_EXERCISE DETAILS_. Rescale the lines from the one containing "Looking at this" through the last line, both included, and write them all out again with their requests. In the answers only, multiply every number (the coordinates and the distances) by 0.45 and round each result to as many decimal places as the original had, rounding halves up.

>>

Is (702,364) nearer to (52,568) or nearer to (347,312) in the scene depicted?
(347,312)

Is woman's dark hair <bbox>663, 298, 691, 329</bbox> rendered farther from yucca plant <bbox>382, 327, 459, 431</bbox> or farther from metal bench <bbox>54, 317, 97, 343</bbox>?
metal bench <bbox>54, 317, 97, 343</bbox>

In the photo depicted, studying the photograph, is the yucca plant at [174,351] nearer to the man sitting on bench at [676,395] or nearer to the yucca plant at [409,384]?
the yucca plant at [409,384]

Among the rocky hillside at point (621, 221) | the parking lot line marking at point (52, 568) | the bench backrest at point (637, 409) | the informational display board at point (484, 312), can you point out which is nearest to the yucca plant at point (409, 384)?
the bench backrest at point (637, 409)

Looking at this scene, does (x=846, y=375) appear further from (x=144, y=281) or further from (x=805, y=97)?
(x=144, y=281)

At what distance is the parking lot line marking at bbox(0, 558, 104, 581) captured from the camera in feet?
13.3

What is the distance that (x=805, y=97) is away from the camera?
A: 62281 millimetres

<<

_PROBLEM SOLUTION_.
Looking at this scene, does (x=846, y=375) appear further from (x=144, y=281) or further from (x=805, y=97)?
(x=65, y=126)

At what distance is the parking lot line marking at bbox(0, 558, 104, 581) captured from the camera in feet?
6.0

What is the distance that (x=805, y=97) is away from the camera?
A: 28026 millimetres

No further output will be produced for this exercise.